Liz Barnes is to succeed Michael Gunn as vice-chancellor of Staffordshire University.
She has also spent 23 years at Teesside University, where she was dean of social sciences and law.
Professor Barnes will take over at Staffordshire when Professor Gunn retires in spring 2016 after five years in charge.
David Gage, chair of the university’s board of governors, said that the selection panel was “particularly impressed with Professor Barnes’ calibre, her strong leadership acumen and her broad and extensive experience”.
“We are confident that she will prove to be a strong vice-chancellor and a worthy successor to Professor Michael Gunn,” he added.
Originally from Staffordshire, Barnes started her career as a PE and maths teacher.
She studied at Sheffield University and subsequently taught physiology and set up sport science at Teesside.
Commenting on her appointment, Professor Barnes said that she was “delighted” to be joining Staffordshire and commended the “important role that Staffordshire University has in developing our future leaders and entrepreneurs”.

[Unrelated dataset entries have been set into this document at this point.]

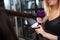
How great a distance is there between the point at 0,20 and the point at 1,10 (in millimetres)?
51

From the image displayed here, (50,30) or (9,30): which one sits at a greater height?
(9,30)

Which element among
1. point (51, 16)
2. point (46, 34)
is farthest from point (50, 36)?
point (51, 16)

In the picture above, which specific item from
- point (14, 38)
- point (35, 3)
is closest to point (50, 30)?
point (14, 38)

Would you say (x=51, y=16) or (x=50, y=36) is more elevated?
(x=51, y=16)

She also praised the university’s commitment to “inclusivity, providing opportunities for students from a broad range of social backgrounds”, as well as its “employability agenda” and its efforts to “contribute to society whilst maintaining excellence in research”.
Staffordshire is the latest in a growing list of UK universities to appoint a female leader within the past year.

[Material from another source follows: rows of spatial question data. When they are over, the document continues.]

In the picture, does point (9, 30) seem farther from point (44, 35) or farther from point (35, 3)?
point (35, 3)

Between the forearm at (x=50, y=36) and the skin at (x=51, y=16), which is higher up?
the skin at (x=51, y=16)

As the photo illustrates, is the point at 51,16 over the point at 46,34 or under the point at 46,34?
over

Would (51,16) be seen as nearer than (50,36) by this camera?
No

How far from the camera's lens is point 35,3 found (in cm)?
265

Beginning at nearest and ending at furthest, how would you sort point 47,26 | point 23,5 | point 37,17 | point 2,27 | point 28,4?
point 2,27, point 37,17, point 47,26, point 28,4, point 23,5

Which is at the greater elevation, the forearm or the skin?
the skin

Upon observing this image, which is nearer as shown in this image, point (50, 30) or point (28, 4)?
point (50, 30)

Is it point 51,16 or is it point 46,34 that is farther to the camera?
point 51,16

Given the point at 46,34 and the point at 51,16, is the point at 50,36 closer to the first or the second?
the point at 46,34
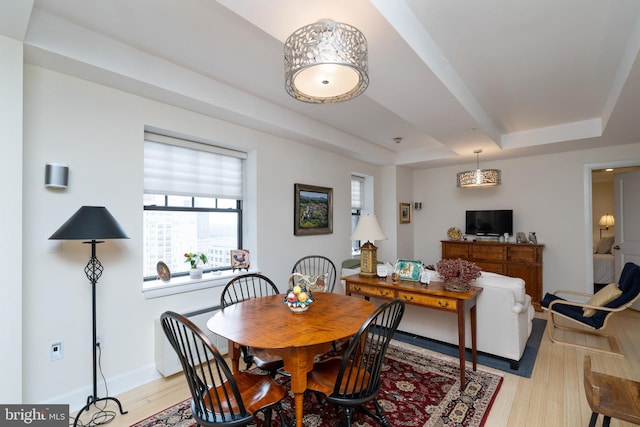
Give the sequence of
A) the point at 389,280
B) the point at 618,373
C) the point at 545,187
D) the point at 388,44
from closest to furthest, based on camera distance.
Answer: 1. the point at 388,44
2. the point at 618,373
3. the point at 389,280
4. the point at 545,187

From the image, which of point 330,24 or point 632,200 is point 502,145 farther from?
point 330,24

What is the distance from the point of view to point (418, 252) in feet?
20.9

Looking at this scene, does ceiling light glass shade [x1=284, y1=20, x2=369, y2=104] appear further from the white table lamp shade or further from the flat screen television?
the flat screen television

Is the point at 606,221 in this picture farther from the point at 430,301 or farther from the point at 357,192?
the point at 430,301

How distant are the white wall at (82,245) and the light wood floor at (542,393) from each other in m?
0.28

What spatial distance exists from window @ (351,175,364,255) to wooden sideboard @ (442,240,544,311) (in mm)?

These include Soas, University of London (Baroness Amos); the University of Sunderland (Shirley Atkinson); the University of Derby (Kathryn Mitchell); the University of Salford (Helen Marshall); the University of Brighton (Debra Humphris); St George’s, University of London (Jenny Higham) and the University of Oxford (Louise Richardson).
It means that when Professor Barnes takes up the post, the number of women leading universities will have increased by about a third year-on-year.